**Provided information**:

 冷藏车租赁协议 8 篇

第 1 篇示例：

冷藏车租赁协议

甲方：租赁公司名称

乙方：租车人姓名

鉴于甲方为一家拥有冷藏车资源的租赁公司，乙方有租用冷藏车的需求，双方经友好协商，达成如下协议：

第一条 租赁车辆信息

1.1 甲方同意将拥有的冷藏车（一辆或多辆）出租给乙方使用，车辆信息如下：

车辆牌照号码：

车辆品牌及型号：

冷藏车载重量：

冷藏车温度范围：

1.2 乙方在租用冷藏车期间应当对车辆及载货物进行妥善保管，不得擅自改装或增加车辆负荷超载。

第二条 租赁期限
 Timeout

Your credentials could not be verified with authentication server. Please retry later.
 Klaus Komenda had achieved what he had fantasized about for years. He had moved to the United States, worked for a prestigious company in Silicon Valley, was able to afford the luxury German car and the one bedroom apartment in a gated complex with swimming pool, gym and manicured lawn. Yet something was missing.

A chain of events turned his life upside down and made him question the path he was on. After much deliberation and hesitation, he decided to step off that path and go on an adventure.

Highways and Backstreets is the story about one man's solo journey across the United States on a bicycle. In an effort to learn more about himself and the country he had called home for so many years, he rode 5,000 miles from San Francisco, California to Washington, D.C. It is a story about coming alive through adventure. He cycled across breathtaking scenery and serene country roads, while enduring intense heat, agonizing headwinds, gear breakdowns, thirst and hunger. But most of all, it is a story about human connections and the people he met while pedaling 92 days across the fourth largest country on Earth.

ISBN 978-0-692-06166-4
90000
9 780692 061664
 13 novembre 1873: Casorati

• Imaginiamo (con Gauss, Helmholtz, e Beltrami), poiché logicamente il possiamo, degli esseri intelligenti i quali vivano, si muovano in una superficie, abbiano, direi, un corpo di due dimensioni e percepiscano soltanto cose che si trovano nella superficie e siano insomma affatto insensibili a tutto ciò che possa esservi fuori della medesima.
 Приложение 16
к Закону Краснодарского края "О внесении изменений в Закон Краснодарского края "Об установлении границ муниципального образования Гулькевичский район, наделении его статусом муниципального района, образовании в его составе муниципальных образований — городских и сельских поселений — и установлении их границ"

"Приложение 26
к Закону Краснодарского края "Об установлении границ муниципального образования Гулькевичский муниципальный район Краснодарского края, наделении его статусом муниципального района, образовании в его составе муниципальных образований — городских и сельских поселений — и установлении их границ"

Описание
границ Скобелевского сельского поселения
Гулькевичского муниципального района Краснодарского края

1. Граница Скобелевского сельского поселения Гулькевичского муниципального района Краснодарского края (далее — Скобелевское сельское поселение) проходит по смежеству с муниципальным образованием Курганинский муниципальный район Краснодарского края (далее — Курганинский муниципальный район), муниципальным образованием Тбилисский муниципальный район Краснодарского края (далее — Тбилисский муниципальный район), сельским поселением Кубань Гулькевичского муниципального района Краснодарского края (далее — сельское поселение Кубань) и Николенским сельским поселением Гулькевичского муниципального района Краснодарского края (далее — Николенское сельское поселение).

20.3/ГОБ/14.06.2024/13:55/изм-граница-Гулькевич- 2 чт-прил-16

**Problem to work on**: Give back exactly the material above from its opening line to the line bearing "Klaus Komenda had".

**Written answer**:
 冷藏车租赁协议 8 篇

第 1 篇示例：

冷藏车租赁协议

甲方：租赁公司名称

乙方：租车人姓名

鉴于甲方为一家拥有冷藏车资源的租赁公司，乙方有租用冷藏车的需求，双方经友好协商，达成如下协议：

第一条 租赁车辆信息

1.1 甲方同意将拥有的冷藏车（一辆或多辆）出租给乙方使用，车辆信息如下：

车辆牌照号码：

车辆品牌及型号：

冷藏车载重量：

冷藏车温度范围：

1.2 乙方在租用冷藏车期间应当对车辆及载货物进行妥善保管，不得擅自改装或增加车辆负荷超载。

第二条 租赁期限
 Timeout

Your credentials could not be verified with authentication server. Please retry later.
 Klaus Komenda had achieved what he had fantasized about for years. He had moved to the United States, worked for a prestigious company in Silicon Valley, was able to afford the luxury German car and the one bedroom apartment in a gated complex with swimming pool, gym and manicured lawn. Yet something was missing.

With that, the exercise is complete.